I tried to use torch.where
but even if I use an nn.Parameter(torch.tensor(1.))
as replacement, it throws an errror.
TypeError: cannot assign 'torch.FloatTensor' as parameter 'weight' (torch.nn.Parameter or None expected)
I’m unsure if I understand your use case correctly but in case you want to directly manipulate a trainable parameter (i.e. without calculating the gradients and using an optimizer), you could use a no_grad
context as seen here:
model = nn.Linear(10, 10)
optimizer = torch.optim.Adam(model.parameters(), lr=1.)
out = model(torch.randn(1, 10))
out.mean().backward()
print(model.weight.abs().sum())
# tensor(14.3759, grad_fn=<SumBackward0>)
optimizer.step()
print(model.weight.abs().sum())
# tensor(97.4504, grad_fn=<SumBackward0>)
model.zero_grad()
with torch.no_grad():
model.weight.copy_(torch.ones_like(model.weight))
print(model.weight)
# make sure model is still updated
out = model(torch.randn(1, 10))
out.mean().backward()
print(model.weight.abs().sum())
# tensor(100., grad_fn=<SumBackward0>)
optimizer.step()
print(model.weight.abs().sum())
# tensor(100.3176, grad_fn=<SumBackward0>)

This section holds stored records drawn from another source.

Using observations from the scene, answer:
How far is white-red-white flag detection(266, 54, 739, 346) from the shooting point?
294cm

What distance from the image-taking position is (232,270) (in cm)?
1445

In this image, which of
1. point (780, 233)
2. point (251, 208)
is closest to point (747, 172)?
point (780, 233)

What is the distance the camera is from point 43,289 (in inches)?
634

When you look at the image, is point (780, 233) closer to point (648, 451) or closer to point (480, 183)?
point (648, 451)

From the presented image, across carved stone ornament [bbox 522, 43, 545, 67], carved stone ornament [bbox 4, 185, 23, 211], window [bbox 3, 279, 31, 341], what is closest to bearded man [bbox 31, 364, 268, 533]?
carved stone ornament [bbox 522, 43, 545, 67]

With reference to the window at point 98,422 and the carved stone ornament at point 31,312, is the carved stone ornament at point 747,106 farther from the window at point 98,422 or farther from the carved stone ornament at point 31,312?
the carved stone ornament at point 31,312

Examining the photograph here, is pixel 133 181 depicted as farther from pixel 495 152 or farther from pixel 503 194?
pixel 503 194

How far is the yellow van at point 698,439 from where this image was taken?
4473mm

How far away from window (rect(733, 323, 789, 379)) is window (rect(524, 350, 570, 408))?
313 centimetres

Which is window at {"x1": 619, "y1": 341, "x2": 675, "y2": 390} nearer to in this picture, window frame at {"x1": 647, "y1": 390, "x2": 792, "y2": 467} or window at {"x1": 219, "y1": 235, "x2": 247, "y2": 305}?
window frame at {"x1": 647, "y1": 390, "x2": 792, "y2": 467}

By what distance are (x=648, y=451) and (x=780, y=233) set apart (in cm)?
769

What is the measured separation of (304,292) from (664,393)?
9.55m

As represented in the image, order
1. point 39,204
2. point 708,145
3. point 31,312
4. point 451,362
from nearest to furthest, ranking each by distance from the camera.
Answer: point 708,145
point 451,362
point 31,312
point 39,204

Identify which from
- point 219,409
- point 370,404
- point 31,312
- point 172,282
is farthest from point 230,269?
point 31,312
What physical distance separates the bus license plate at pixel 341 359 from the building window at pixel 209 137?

class TinyModel(torch.nn.Module):
def __init__(self):
super(TinyModel, self).__init__()
self.layer1 = torch.nn.Linear(1000, 100)
self.relu = torch.nn.ReLU()
self.layer2 = torch.nn.Linear(100, 10)
def forward(self, x):
with torch.no_grad():
addition = torch.ones_like(model.weight)
self.layer1.weight.copy_(self.layer1.weight + addition)
x = self.layer1(x)
x = self.relu(x)
x = self.layer2(x)
return x
So I could use the copy
operation without running into troubles that the new weights are not registered by Adam under any circumstances (as long as I keep the shape of model.weights)?